Supplied text:
Classifying migraines stages
Anyone with chronic migraines understands that symptoms can vary between different people, so defining what is considered to be a ‘bad’ migraine can be difficult. That being said, there are usually three stages to a migraine:
The onset of nausea and aura (changes in your sensory input such as foul smell, visual distortions, and sensitivity, and hearing sensitivity), with or without a headache.
Symptoms become severe enough to inhibit continuing daily activities and headache becomes overwhelming;
Headache peaks and you cannot tolerate sensory stimuli.
Understanding a general timeline for how long it takes you to go from the first onset of a migraine to the point where medical intervention would be required to end your migraine is vital in properly managing your migraines. The goal with the ketamine nasal spray is to keep you from ever getting to stage three.

Problems and tasks:
A: Reproduce the text on migraine stages word for word from "Classifying migraines stages" to "to stage three.".
B: According to the text on migraine stages, what is the goal of the ketamine nasal spray?
The records have no connection to the text on migraine stages.

Information supplied:
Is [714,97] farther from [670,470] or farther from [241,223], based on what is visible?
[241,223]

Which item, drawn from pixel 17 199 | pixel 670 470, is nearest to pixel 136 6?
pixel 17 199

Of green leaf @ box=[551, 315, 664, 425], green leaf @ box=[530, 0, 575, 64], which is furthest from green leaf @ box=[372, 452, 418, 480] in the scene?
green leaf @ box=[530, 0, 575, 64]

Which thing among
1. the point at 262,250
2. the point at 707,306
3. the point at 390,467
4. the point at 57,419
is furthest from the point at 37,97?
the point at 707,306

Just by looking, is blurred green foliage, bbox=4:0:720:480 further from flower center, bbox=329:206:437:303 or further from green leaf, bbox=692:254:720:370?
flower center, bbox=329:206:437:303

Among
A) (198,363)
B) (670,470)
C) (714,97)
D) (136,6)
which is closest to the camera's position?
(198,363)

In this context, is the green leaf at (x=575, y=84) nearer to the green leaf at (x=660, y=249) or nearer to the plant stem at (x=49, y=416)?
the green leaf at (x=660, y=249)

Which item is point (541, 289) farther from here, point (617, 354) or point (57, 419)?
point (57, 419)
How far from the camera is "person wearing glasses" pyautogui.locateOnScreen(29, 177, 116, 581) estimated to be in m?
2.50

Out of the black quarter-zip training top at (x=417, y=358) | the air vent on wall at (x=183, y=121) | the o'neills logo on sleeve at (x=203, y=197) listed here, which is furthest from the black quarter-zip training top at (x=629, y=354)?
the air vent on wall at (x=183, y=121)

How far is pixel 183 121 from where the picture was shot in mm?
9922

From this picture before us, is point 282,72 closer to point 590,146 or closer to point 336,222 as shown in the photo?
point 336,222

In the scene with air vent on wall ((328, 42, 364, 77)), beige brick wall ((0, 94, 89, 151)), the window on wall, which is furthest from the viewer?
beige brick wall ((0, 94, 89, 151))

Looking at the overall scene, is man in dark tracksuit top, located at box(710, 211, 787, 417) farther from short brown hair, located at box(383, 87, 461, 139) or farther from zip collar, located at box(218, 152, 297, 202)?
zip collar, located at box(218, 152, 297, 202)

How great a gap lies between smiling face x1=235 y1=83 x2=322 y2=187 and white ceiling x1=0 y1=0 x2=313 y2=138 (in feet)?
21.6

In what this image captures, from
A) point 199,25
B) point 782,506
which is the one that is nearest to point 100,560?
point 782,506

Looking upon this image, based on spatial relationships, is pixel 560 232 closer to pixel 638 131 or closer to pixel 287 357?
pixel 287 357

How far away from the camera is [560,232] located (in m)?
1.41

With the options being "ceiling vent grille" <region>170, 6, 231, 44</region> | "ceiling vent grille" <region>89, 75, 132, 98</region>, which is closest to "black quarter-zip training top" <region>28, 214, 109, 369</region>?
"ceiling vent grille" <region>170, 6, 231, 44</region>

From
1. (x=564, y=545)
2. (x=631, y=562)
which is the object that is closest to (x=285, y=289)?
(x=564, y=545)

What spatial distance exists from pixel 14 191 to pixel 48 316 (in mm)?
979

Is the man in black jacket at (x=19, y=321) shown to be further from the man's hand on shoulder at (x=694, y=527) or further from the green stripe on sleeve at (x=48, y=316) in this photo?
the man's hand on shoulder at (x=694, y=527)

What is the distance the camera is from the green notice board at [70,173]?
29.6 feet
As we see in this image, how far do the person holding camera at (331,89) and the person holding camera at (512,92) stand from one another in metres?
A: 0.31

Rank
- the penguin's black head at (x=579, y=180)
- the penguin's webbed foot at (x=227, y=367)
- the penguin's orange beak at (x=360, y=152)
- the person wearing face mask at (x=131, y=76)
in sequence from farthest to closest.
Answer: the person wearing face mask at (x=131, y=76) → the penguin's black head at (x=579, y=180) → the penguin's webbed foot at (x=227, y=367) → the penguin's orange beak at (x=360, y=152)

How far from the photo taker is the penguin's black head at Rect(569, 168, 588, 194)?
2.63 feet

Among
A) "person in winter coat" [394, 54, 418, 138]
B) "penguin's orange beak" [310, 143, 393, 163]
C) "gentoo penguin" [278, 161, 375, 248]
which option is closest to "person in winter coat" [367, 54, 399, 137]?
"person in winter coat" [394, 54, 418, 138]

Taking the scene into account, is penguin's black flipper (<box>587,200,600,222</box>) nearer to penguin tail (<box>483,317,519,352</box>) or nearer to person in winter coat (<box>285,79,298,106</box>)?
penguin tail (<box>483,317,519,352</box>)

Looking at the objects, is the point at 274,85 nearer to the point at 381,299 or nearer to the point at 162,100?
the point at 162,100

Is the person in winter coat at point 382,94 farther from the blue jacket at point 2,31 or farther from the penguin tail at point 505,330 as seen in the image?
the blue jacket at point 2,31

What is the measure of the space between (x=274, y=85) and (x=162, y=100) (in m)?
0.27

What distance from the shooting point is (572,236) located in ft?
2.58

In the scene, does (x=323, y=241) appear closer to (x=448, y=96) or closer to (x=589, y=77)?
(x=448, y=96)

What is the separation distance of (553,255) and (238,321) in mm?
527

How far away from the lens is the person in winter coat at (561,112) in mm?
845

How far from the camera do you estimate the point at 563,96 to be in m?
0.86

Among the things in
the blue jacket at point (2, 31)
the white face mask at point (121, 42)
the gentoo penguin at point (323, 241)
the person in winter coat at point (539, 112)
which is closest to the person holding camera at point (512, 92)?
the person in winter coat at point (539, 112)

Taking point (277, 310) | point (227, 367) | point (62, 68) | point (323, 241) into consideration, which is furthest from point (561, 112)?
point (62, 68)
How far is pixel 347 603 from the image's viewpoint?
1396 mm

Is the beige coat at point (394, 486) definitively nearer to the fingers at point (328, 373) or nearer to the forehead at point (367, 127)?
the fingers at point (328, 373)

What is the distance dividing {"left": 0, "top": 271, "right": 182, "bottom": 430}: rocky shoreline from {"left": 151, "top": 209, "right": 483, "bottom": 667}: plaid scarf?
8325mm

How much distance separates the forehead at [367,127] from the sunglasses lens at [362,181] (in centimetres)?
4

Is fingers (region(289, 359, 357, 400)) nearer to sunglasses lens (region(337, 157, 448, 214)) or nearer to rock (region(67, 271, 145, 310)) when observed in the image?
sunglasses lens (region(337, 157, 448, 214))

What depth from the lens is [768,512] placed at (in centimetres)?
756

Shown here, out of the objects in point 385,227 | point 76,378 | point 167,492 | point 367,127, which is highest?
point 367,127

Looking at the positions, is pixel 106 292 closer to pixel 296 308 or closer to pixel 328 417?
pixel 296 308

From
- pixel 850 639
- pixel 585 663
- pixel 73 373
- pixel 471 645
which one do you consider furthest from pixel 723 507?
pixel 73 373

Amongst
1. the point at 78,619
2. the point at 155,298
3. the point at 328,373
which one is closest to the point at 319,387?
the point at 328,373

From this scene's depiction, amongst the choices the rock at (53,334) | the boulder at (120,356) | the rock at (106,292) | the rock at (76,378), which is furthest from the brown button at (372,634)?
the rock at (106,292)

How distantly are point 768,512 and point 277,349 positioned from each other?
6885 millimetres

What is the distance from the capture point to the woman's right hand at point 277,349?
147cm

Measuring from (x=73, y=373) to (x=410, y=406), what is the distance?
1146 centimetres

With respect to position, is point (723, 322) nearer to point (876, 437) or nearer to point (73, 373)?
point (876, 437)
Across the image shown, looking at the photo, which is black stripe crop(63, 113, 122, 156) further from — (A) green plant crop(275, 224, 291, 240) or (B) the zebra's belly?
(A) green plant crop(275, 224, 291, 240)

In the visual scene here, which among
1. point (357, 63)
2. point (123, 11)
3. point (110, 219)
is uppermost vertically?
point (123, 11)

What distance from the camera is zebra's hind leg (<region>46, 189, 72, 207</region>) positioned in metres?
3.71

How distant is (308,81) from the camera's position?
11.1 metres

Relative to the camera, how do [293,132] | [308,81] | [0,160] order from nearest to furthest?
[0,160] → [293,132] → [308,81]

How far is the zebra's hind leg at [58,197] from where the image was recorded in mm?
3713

Outputs in order:
A:
Classifying migraines stages
Anyone with chronic migraines understands that symptoms can vary between different people, so defining what is considered to be a ‘bad’ migraine can be difficult. That being said, there are usually three stages to a migraine:
The onset of nausea and aura (changes in your sensory input such as foul smell, visual distortions, and sensitivity, and hearing sensitivity), with or without a headache.
Symptoms become severe enough to inhibit continuing daily activities and headache becomes overwhelming;
Headache peaks and you cannot tolerate sensory stimuli.
Understanding a general timeline for how long it takes you to go from the first onset of a migraine to the point where medical intervention would be required to end your migraine is vital in properly managing your migraines. The goal with the ketamine nasal spray is to keep you from ever getting to stage three.

B: To keep you from ever getting to stage three.